What is being asked — Gather each line in the items below that contains the word "which", and copy those lines out. Only matches with the same capitalization count.

Listed entries —
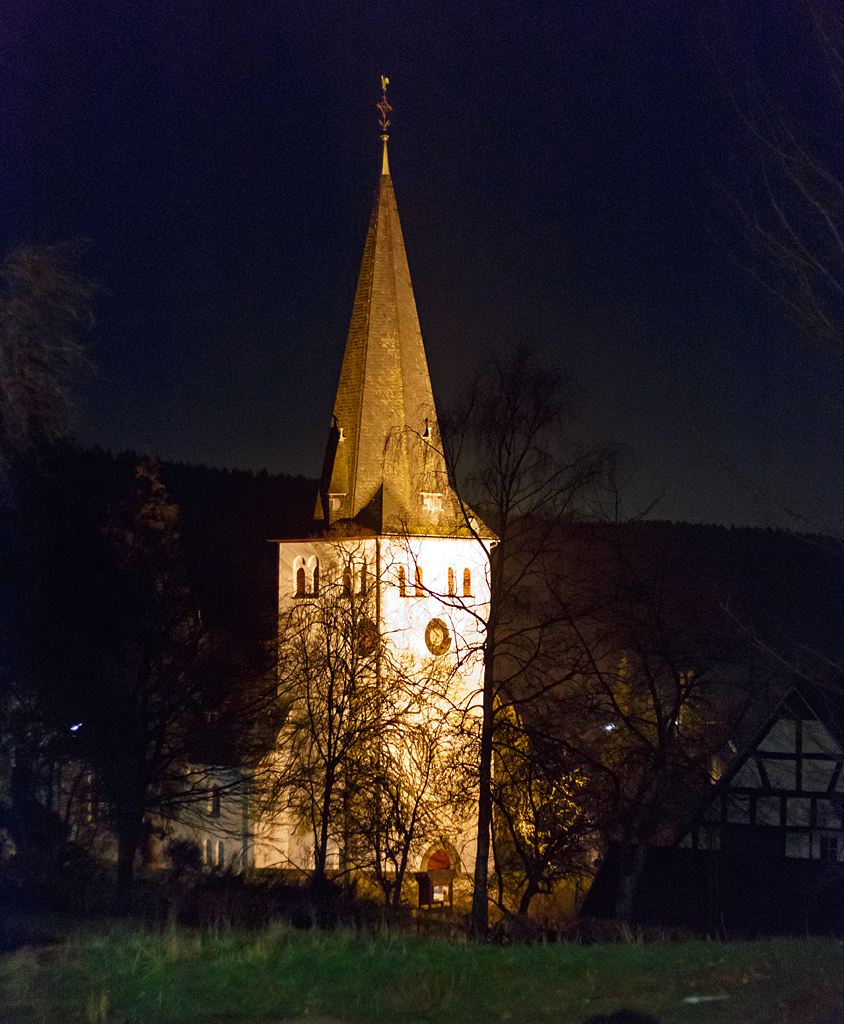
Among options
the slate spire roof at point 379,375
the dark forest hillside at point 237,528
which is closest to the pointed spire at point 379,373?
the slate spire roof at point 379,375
...
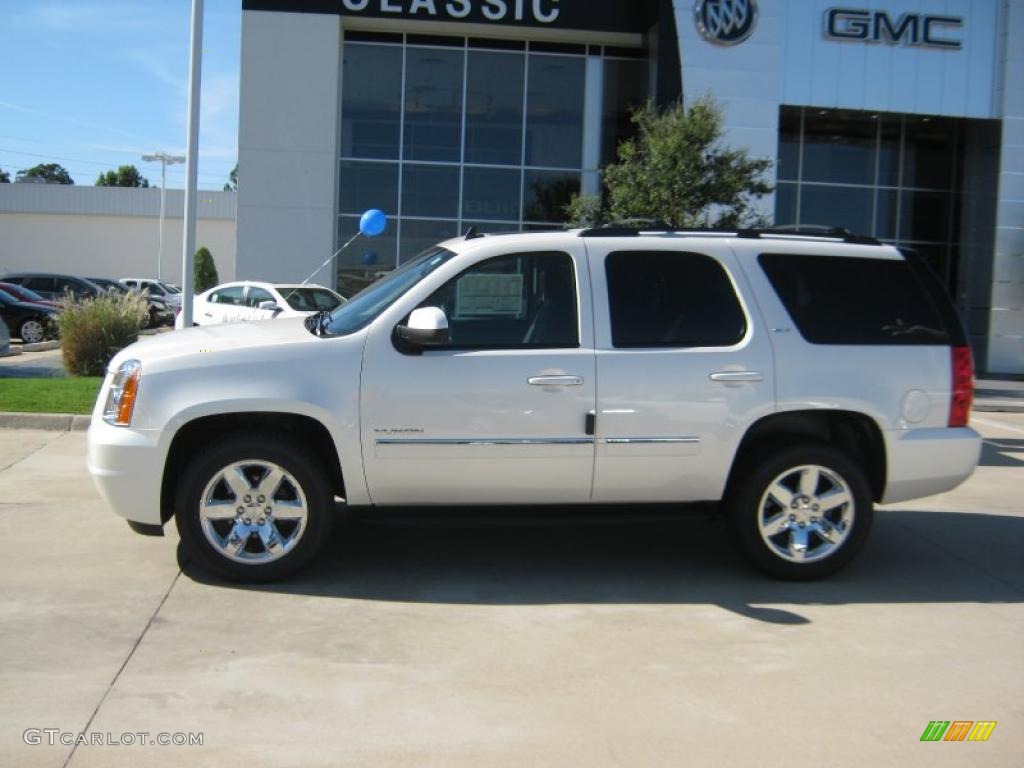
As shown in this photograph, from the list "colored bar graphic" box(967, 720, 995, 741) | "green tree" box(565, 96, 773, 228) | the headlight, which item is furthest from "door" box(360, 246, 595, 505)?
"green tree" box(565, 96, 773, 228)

Reply —
which is closest to the pointed spire at point 379,373?
As shown in this photograph, from the list "colored bar graphic" box(967, 720, 995, 741) | "green tree" box(565, 96, 773, 228) | the headlight, which item is furthest from "door" box(360, 246, 595, 505)?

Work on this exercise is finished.